También déjame recordarte que si te gusta la tecnología, el podcast de Código Abierto puede ser una muy buena opción.
Food for thought
Para cerrar la edición de esta semana, déjame que vuelva a esa oficina vacía, al perro de Pets.com tirado en el suelo, con su sonrisa cosida apuntando a ninguna parte.
Un símbolo pequeño de una historia enorme.
Y pienso que, si algo distingue a las burbujas, es nuestra extraordinaria capacidad para convencernos de que esta vez es diferente.
Que ahora sí hemos encontrado la excepción, la fórmula mágica, la tecnología que se libra de la gravedad.
Pero la historia, cuando la miras sin adornos, siempre susurra lo mismo: Casi nunca es diferente.
Las narrativas cambian, las siglas cambian, los protagonistas cambian. Pero la psicología humana, el miedo a quedarse atrás, la euforia, la fe en lo nuevo, esa no cambia tanto.
La escena del perro de Pets.com es un recordatorio silencioso de que la tecnología puede ser real, transformadora y extraordinaria… pero también puede convertirse en un espejo donde proyectamos demasiado de lo que deseamos y demasiado poco de lo que es.
Y mientras observamos la aceleración de la IA, vale la pena llevar esa imagen en el bolsillo.
No para frenar el impulso, sino para caminar con perspectiva, con lucidez, y con la humildad de saber que las burbujas no son un error del sistema: son un reflejo de nosotros mismos.
Y eso es todo por hoy.

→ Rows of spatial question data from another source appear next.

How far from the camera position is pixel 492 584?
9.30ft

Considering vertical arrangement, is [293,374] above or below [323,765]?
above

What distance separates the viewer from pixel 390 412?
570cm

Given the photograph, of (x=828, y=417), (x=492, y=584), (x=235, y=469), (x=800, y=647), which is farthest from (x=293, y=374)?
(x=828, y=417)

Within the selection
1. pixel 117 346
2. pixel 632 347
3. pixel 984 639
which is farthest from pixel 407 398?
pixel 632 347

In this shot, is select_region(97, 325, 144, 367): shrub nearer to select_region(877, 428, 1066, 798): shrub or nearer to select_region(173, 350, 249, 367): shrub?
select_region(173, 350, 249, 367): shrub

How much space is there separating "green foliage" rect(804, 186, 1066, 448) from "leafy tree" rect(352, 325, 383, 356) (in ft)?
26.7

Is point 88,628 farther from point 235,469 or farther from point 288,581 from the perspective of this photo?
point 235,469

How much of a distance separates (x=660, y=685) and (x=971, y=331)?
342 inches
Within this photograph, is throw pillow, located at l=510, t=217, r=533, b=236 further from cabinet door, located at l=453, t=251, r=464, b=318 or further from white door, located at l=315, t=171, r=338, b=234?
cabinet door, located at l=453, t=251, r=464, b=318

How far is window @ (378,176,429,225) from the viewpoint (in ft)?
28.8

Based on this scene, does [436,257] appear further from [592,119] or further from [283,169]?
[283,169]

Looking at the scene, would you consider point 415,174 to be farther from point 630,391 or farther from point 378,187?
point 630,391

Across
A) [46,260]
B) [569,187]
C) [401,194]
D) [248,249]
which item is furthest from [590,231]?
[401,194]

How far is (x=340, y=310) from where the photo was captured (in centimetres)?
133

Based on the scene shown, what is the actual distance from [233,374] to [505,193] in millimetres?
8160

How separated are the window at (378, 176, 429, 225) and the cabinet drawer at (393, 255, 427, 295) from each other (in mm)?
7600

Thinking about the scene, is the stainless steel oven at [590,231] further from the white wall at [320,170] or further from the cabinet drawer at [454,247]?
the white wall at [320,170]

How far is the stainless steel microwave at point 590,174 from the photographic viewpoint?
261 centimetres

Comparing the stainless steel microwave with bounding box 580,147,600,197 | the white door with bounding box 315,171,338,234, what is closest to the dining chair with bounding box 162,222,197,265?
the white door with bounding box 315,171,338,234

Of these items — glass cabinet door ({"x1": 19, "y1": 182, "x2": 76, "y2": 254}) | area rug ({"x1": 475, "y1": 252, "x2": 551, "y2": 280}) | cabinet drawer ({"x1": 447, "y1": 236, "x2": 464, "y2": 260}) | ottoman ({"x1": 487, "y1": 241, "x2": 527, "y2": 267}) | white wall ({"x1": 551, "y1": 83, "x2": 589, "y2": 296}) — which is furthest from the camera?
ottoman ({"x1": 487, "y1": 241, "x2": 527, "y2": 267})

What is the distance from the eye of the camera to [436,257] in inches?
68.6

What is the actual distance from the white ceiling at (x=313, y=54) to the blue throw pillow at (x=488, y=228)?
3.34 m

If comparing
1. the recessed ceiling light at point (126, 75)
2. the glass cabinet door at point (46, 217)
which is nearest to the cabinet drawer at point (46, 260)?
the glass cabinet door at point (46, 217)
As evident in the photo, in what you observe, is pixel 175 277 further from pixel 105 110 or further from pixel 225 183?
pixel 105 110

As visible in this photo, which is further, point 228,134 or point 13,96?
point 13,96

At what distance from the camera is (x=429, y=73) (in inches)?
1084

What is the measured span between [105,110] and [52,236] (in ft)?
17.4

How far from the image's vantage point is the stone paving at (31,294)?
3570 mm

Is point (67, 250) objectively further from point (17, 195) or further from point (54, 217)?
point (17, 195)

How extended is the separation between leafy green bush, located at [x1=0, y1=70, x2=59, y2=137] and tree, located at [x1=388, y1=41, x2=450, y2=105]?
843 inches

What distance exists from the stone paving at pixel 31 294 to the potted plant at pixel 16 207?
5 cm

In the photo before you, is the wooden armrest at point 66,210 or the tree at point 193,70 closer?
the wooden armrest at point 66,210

Si algo de lo que has leído te ha removido, dímelo.
Ya sabes que estoy al otro lado si quieres comentar, discrepar o simplemente saludar.
Que nunca te falten ideas, ni ganas de probarlas.
A.
Aquí te dejo unas lecturas para seguir tirando del hilo:
El Interruptor Principal de Tim Wu donde nos explica por qué toda tecnología pasa del caos a la concentración.
Dot.Con: The Greatest Story Ever Sold de John Cassidy, una autopsia lúcida de la burbuja punto com.
Y como decía aquel mítico vendedor de enciclopedias que llamaba a casa justo a la hora de la cena… yo he venido aquí a vender, me da igual que tú no quieras comprar. Así que, faltaría más: De la EGB a la AI del thin tank, Mundos Posibles. Una reflexión accesible y muy de aquí sobre cómo hemos pasado de soplar cartuchos de la Super Nintendo a intentar descifrar la complejidad de la IA moderna sin que nos explote la cabeza.
Durante la burbuja puntocom se usaba “eyeballs” como métrica clave: cuantos más ojos miraran una página (más tráfico, más usuarios registrados), más se suponía que valdría la empresa, aunque no tuviera ingresos ni beneficios.